YOUR ASSIGNMENT.
The listing below must be repeated word for word, without its pictures.

━━━ RAW DATA ━━━

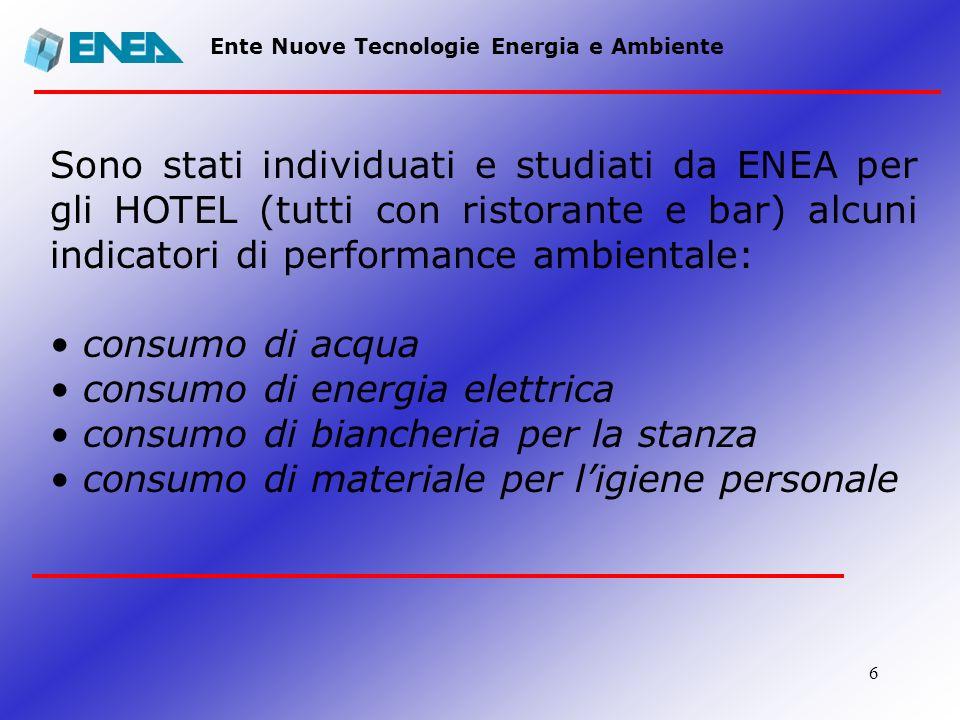 6 Ente Nuove Tecnologie Energia e Ambiente Sono stati individuati e studiati da ENEA per gli HOTEL (tutti con ristorante e bar) alcuni indicatori di p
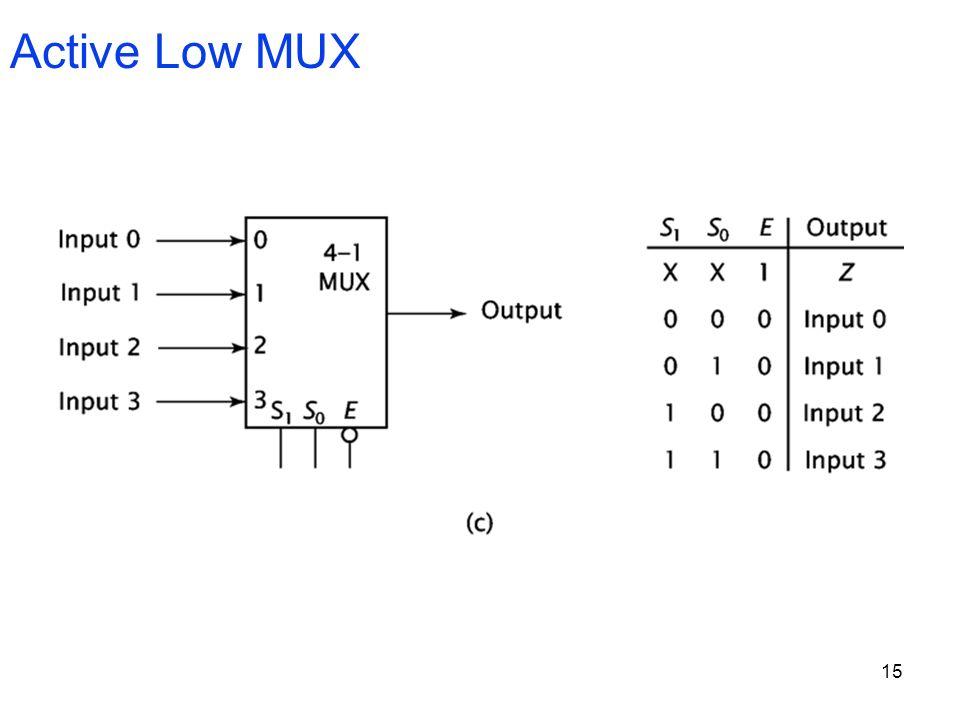 15 Active Low MUX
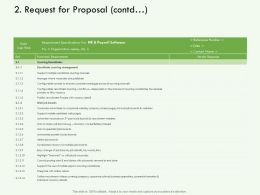 Request For Proposal Contd 3119 Ppt Powerpoint Presentation Slides Outline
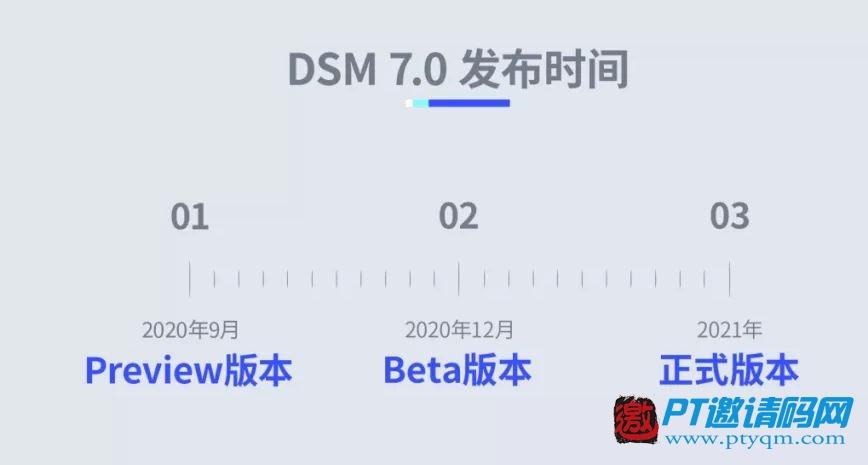 想体验群晖DSM 7.0系统又不想踩坑?教你虚拟机安装DSM7.0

━━━

WRITTEN ANSWER.
 6 Ente Nuove Tecnologie Energia e Ambiente Sono stati individuati e studiati da ENEA per gli HOTEL (tutti con ristorante e bar) alcuni indicatori di p
 15 Active Low MUX
 Request For Proposal Contd 3119 Ppt Powerpoint Presentation Slides Outline
 想体验群晖DSM 7.0系统又不想踩坑?教你虚拟机安装DSM7.0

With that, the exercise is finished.